## WORK REQUIRED
Please copy out the records below from the line containing "What is the distance from the camera's viewpoint" down to the end, swapping "seem" for "appear" and leaving everything else unchanged.

## MATERIAL FOR THIS TASK
.....
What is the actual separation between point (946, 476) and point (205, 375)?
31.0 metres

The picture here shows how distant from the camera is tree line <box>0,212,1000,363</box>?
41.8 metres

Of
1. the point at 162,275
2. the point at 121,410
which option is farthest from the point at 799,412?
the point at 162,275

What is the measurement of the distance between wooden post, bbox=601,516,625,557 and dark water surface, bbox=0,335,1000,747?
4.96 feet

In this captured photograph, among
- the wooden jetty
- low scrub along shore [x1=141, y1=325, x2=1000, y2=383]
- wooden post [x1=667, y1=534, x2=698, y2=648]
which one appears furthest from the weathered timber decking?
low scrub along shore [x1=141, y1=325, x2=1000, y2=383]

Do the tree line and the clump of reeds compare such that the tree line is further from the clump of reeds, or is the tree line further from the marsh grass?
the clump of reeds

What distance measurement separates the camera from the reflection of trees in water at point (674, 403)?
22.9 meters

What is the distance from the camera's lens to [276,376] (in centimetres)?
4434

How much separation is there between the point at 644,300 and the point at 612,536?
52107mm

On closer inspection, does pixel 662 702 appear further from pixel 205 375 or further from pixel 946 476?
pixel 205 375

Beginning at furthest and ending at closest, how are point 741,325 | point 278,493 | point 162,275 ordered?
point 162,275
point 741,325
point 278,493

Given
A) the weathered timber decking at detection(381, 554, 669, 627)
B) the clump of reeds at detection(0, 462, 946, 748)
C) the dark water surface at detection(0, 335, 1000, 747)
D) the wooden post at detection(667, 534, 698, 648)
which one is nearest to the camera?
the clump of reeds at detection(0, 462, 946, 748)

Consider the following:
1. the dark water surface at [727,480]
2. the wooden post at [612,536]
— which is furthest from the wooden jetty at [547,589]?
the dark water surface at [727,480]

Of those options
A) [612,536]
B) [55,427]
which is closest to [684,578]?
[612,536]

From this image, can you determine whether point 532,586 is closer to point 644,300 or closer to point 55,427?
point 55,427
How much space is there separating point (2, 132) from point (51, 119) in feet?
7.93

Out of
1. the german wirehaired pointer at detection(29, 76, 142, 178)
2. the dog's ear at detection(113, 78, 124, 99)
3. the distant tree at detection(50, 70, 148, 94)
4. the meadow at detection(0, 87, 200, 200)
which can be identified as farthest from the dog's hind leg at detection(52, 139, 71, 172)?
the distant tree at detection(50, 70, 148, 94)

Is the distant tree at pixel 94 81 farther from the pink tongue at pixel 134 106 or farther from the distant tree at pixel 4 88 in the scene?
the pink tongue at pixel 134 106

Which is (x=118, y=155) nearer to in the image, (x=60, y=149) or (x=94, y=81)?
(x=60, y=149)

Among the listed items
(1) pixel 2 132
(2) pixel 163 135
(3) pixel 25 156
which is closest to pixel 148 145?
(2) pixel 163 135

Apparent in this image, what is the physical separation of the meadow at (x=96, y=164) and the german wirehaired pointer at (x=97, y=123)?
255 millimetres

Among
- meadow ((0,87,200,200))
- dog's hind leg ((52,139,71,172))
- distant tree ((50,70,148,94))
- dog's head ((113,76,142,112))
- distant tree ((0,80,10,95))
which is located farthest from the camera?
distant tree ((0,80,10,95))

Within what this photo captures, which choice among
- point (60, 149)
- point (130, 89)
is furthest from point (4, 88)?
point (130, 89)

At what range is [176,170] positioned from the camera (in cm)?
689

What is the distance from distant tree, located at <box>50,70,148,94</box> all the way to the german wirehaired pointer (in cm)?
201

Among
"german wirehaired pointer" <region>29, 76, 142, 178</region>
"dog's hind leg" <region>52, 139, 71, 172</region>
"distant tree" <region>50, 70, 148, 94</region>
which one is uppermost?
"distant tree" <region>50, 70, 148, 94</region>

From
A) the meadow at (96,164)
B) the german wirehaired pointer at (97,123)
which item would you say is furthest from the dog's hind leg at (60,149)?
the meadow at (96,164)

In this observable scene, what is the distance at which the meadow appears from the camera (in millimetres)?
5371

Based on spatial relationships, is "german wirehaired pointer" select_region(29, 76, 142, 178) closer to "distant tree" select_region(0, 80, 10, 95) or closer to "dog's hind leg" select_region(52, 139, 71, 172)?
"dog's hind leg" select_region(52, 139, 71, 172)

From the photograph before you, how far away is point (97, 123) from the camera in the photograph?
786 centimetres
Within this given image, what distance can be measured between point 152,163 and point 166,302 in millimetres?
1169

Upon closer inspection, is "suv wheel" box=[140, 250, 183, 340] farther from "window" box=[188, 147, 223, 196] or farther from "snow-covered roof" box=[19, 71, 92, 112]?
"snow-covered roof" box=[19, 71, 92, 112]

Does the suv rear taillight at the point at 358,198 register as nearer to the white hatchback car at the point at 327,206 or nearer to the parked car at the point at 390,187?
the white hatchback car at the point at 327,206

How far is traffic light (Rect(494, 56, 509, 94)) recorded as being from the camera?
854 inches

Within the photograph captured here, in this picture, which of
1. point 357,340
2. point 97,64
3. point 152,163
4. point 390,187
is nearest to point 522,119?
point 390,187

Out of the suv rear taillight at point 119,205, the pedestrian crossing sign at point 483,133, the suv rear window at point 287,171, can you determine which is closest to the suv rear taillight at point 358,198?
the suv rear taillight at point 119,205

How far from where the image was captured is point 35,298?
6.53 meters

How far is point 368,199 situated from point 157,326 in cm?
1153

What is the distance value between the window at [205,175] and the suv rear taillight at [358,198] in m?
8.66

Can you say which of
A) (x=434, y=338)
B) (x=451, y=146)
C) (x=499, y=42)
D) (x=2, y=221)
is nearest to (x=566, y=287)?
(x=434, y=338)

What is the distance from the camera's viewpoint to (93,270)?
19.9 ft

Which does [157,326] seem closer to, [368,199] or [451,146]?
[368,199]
.....
## FINISHED TASK
What is the distance from the camera's viewpoint to (93,270)?
19.9 ft

Which does [157,326] appear closer to, [368,199] or [451,146]?
[368,199]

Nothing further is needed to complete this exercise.